The origin of the ministerial pedigree is obscure. A mediaeval chronicler reported that Julius Caesar defeated the Gauls and rewarded his Germanic allies with Roman rank. Princes were awarded senatorial status and their lesser knights ('minores...milites') received Roman citizenship. He assigned these 'knights' to princes but urged the princes "to treat the knights not as slaves and servants but rather to receive their services as the knights' lords and defenders. "Hence it is," the chronicler explained, "that German knights, unlike their counterparts in other nations, are called servants of the royal fisc and princely ministerials." In England there was no group of knights referred to as ministeriales, for the tight grip that English lords held upon their knights gave them less freedom than their German counterparts who had codified (and well-defended) rights.

Abbot Adalard of Corbie (d. 826) was Emperor Charlemagne's chief adviser, and described the running of the government in his work De ordine palatii. There he praises the great merits of his imperial staff, made up of household servii proprii (serfs) who were the first ministerials authoritatively recorded. His letters specify that not only were they considered exceptional by their superiors, but the ministerials also mentored their successors in a form of administrative apprenticeship program. This may be the origin of ministerials as individuals in a set position.

It was Emperor Conrad II (990-1039) who first referred to ministerials as a distinct class. He had them organized into a staff of officials and administrators. In documents they are referred to as ministerialis vir, or ministerial men.

Ministeriales (or "ministerials", as Anglicized by Benjamin Arnold) of the post-Classical period who were not in the royal household were at first bondsmen or serfs taken from the servi proprii, or household servants (as opposed to the servi casati who were already tilling the land on a tenure.) These servants were entrusted with special responsibilities by their overlords, such as the management of a farm, administration of finances (chancery) or of various possessions. Free nobles (Edelfreie) disliked entering into servile relationships with other nobles, so lords of a necessity recruited bailiffs, administrators and officials from among their unfree servants who could also fulfill a household warrior role. From the 11th century the term came to denote functionaries living as members of the knightly class with either a lordship of their own or one delegated from a higher lord as well as some political influence (inter alia the exercise of offices at court).

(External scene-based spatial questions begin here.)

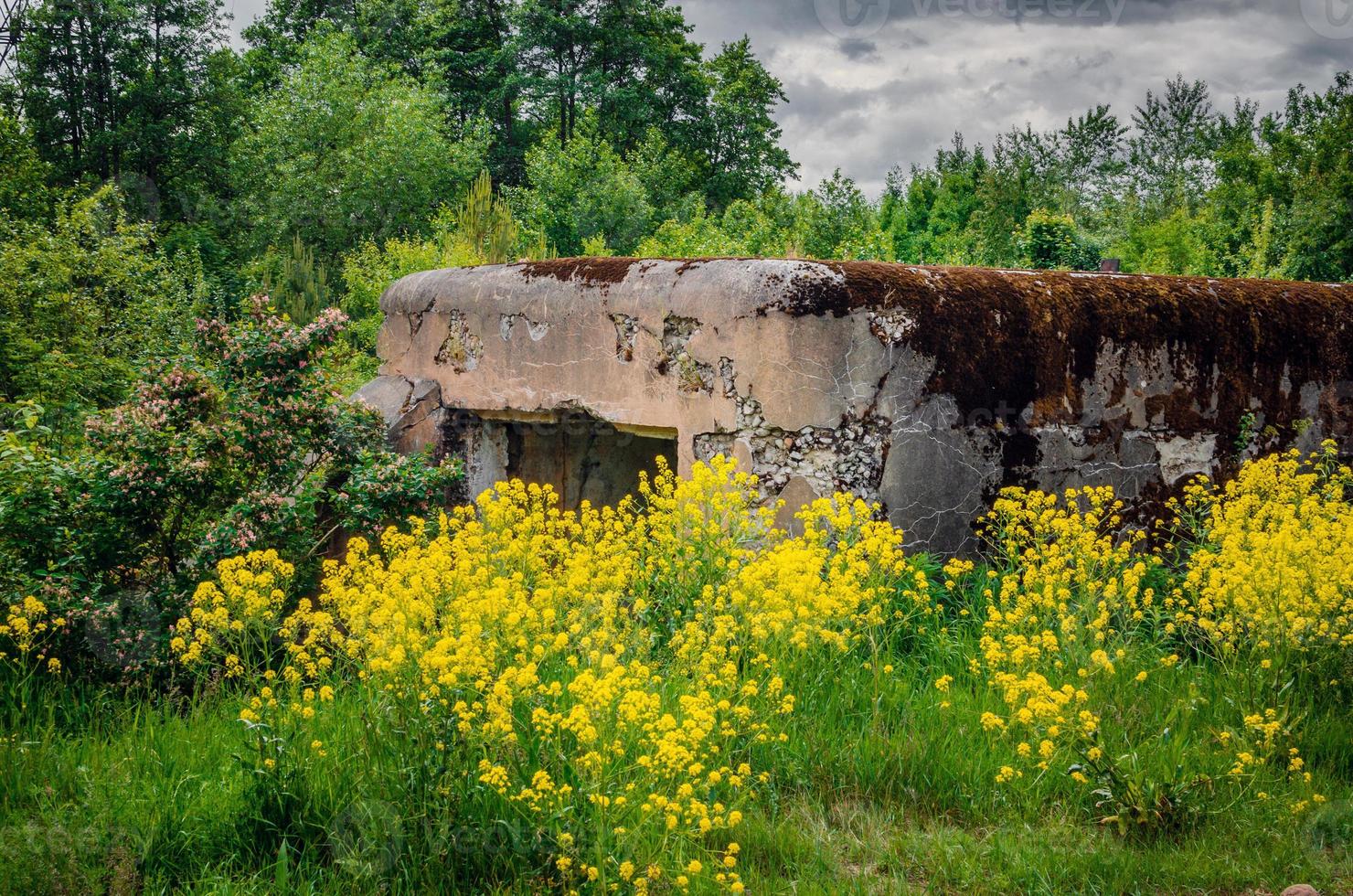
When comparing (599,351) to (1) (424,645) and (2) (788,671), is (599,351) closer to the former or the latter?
(2) (788,671)

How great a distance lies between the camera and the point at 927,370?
5.12m

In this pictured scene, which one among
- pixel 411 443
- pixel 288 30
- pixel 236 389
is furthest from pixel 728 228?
pixel 288 30

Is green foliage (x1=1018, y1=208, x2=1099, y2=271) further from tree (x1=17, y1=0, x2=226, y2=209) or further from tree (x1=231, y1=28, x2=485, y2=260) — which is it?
tree (x1=17, y1=0, x2=226, y2=209)

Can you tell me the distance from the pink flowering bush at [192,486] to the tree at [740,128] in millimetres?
22324

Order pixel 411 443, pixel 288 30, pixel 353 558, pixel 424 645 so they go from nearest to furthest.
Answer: pixel 424 645
pixel 353 558
pixel 411 443
pixel 288 30

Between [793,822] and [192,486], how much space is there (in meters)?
3.84

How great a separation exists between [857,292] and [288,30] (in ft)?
90.1

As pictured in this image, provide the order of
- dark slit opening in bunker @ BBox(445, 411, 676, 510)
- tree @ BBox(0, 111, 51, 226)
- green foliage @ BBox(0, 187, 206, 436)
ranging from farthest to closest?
tree @ BBox(0, 111, 51, 226), green foliage @ BBox(0, 187, 206, 436), dark slit opening in bunker @ BBox(445, 411, 676, 510)

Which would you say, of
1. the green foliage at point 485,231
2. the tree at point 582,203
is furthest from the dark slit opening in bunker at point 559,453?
the tree at point 582,203

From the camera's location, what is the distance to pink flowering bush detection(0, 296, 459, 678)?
4887 mm

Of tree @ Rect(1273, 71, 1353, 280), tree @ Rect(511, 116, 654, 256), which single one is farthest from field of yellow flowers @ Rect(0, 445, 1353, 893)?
tree @ Rect(1273, 71, 1353, 280)

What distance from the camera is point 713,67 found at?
2906 cm

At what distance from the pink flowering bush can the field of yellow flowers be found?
15.8 inches

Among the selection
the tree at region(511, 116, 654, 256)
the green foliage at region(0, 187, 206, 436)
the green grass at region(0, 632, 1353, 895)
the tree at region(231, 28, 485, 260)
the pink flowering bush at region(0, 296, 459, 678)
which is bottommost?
the green grass at region(0, 632, 1353, 895)
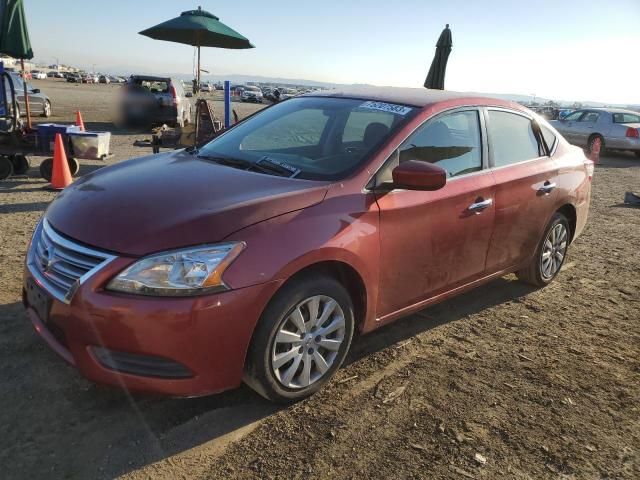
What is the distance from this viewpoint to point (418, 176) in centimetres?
293

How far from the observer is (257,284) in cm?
243

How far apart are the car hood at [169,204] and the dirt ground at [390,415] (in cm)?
91

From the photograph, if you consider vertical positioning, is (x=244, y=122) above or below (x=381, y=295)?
above

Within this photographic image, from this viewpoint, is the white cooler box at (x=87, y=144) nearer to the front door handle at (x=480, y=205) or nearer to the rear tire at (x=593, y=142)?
the front door handle at (x=480, y=205)

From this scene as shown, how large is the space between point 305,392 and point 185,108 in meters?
14.9

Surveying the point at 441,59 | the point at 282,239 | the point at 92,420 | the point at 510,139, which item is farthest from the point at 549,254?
the point at 441,59

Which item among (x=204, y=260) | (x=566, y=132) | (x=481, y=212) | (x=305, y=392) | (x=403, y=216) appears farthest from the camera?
(x=566, y=132)

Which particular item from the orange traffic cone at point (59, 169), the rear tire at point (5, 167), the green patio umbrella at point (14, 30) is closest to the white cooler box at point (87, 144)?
the orange traffic cone at point (59, 169)

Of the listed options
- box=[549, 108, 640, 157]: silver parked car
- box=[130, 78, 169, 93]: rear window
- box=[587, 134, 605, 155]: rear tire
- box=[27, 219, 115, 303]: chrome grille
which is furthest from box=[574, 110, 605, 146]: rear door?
box=[27, 219, 115, 303]: chrome grille

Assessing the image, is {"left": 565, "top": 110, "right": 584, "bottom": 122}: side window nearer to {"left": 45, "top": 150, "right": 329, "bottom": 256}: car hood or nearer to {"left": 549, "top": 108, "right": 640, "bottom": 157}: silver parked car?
{"left": 549, "top": 108, "right": 640, "bottom": 157}: silver parked car

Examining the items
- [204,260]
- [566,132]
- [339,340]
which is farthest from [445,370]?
[566,132]

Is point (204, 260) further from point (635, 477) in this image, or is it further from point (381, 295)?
point (635, 477)

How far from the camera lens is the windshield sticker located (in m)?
3.42

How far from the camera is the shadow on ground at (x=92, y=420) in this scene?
236cm
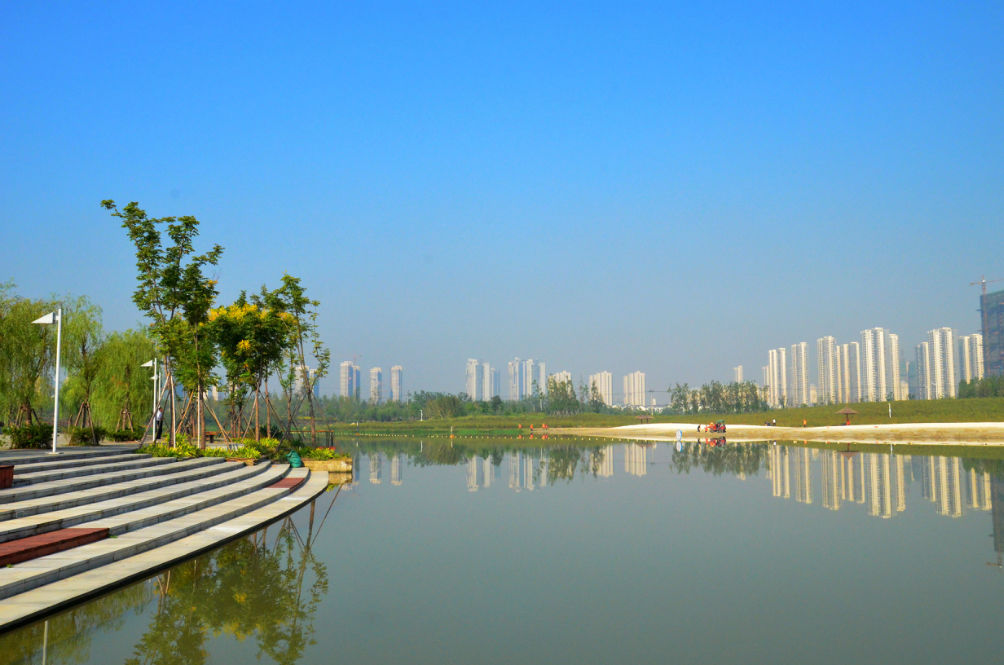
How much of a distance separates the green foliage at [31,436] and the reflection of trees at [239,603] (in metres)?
13.1

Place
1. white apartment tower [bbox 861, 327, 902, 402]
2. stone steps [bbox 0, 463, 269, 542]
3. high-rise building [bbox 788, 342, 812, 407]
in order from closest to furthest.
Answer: stone steps [bbox 0, 463, 269, 542]
white apartment tower [bbox 861, 327, 902, 402]
high-rise building [bbox 788, 342, 812, 407]

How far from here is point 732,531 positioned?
12.2 metres

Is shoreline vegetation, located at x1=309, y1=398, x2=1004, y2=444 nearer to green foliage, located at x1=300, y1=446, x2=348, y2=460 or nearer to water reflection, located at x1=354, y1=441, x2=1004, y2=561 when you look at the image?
water reflection, located at x1=354, y1=441, x2=1004, y2=561

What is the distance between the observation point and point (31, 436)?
20328 mm

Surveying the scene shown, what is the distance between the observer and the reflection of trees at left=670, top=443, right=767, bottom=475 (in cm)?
2462

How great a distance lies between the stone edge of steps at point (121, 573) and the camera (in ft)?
22.5

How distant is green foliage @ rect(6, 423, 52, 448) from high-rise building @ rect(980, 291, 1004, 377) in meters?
151

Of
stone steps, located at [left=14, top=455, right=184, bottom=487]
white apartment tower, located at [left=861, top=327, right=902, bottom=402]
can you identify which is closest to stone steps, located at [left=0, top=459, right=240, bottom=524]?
stone steps, located at [left=14, top=455, right=184, bottom=487]

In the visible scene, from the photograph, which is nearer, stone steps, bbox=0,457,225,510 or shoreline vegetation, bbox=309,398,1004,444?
stone steps, bbox=0,457,225,510

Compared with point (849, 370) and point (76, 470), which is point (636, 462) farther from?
point (849, 370)

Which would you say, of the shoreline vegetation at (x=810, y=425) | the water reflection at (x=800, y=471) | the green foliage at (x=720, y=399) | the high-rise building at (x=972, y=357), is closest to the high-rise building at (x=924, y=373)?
the high-rise building at (x=972, y=357)

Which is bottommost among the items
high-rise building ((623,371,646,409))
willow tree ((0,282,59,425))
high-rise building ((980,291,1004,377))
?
high-rise building ((623,371,646,409))

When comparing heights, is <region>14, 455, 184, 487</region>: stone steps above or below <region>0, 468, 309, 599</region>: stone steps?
above

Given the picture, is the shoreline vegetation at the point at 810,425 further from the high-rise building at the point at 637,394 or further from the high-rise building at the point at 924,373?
the high-rise building at the point at 637,394
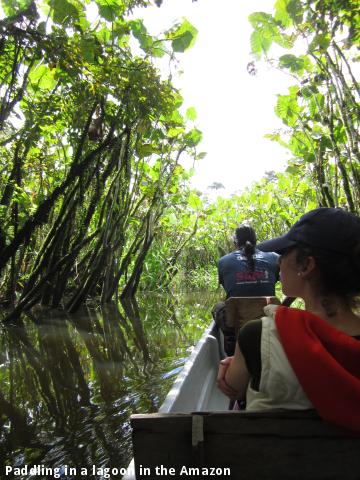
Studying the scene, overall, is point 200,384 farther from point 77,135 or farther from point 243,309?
point 77,135

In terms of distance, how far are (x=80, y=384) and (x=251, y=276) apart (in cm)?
195

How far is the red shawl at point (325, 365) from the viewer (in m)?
0.91

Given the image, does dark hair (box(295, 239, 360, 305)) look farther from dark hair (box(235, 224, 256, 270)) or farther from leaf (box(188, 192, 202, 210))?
leaf (box(188, 192, 202, 210))

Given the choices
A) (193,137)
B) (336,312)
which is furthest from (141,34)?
(336,312)

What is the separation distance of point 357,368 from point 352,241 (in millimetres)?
363

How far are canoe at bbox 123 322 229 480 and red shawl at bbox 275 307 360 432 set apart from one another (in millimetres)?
961

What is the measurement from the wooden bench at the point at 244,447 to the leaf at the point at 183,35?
614 centimetres

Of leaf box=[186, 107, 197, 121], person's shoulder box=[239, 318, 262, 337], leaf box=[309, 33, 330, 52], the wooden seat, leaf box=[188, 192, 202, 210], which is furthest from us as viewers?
leaf box=[188, 192, 202, 210]

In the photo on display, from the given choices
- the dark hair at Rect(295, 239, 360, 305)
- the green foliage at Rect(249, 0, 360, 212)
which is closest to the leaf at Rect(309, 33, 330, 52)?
the green foliage at Rect(249, 0, 360, 212)

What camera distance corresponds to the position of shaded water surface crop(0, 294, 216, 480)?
2.35 m

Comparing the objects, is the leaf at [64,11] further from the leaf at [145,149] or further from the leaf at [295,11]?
the leaf at [145,149]

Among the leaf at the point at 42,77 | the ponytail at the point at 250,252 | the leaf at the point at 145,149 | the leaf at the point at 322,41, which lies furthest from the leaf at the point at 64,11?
the ponytail at the point at 250,252

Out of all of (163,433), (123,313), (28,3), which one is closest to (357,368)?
(163,433)

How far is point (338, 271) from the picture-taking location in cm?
113
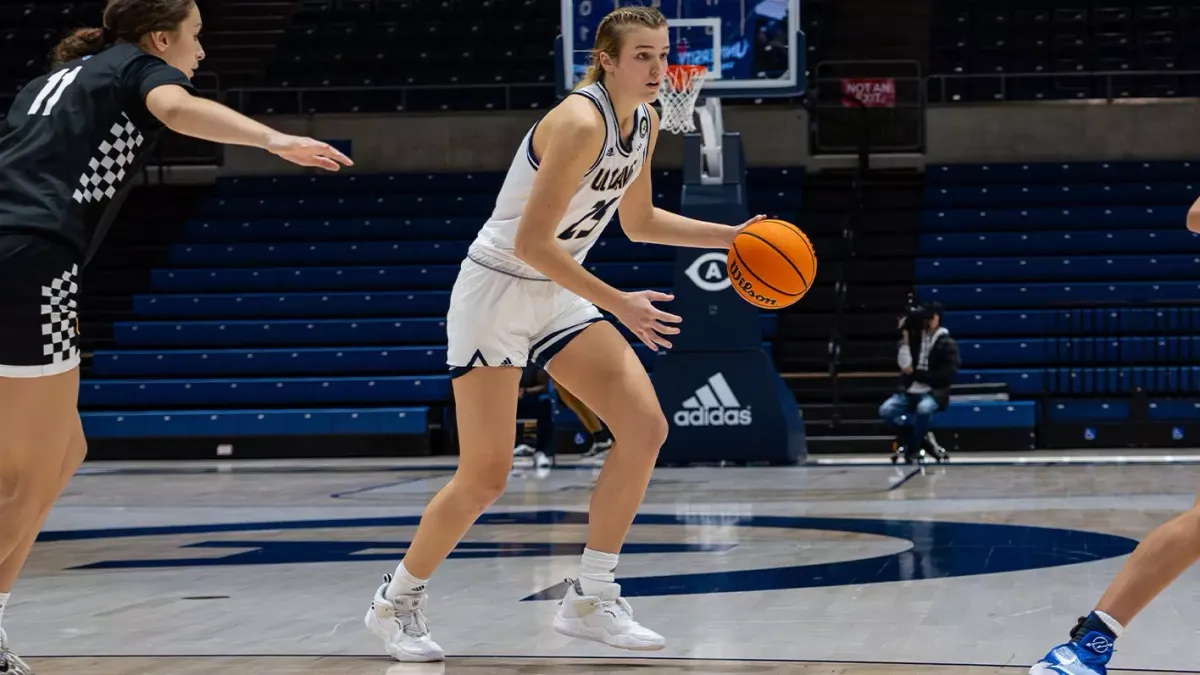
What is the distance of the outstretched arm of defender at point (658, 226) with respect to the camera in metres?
4.64

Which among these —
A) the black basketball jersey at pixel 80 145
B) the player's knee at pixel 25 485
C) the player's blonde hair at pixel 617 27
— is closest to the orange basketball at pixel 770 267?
the player's blonde hair at pixel 617 27

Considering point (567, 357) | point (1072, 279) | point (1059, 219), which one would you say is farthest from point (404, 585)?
point (1059, 219)

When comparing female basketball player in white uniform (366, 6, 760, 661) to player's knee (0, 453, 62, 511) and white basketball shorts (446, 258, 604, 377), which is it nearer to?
white basketball shorts (446, 258, 604, 377)

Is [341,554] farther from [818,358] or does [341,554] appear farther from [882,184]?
[882,184]

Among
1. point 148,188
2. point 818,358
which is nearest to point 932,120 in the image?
point 818,358

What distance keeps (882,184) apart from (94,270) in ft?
31.4

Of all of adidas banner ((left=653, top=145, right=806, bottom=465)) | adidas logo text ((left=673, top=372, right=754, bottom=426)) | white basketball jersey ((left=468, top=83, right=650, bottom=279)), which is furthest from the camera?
adidas logo text ((left=673, top=372, right=754, bottom=426))

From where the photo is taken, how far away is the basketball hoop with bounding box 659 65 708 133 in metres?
12.3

Kings placed military requirements upon their princes, who in turn, placed requirements upon their vassals. The free nobles under a prince may have a bond of vassalage that let them get out of serving, so kings, princes, bishops and archbishops were able to recruit unfree persons into military service. Such a body made up the group called ministeriales.

There were two sorts of ministerials: casati, who administered lands and estates for a liege and were paid from the proceeds of the land and non-casati, who held administrative and military positions but were paid in either a fixed amount of coin or by a portion of the proceeds of mills, road or bridge tolls, or ferry fees or port taxes.

==11th–12th centuries==
As the need for such service functions became more acute (as, for example, during the Investiture Controversy), and their duties and privileges, at first nebulous, became more clearly defined, the ministeriales developed in the Salian period (1024–1125) into a new and much differentiated class. They received fiefs, which to begin with were not heritable, in return for which they provided knightly services. They were also allowed to possess, and often did hold, allods: ownership of real property (land, buildings and fixtures) that is independent of any superior landlord, but it should not be confused with anarchy as the owner of allodial land is not independent of his sovereign. Ministerials were found holding the four great offices necessary to run a great household: seneschal, butler, marshal and chamberlain. They were vidames (vice dominus, or runners of estates) or castellans, having both military and administrative responsibilities. Conrad II of Kuchl was the financial adviser to four archbishops over the course of 40 years.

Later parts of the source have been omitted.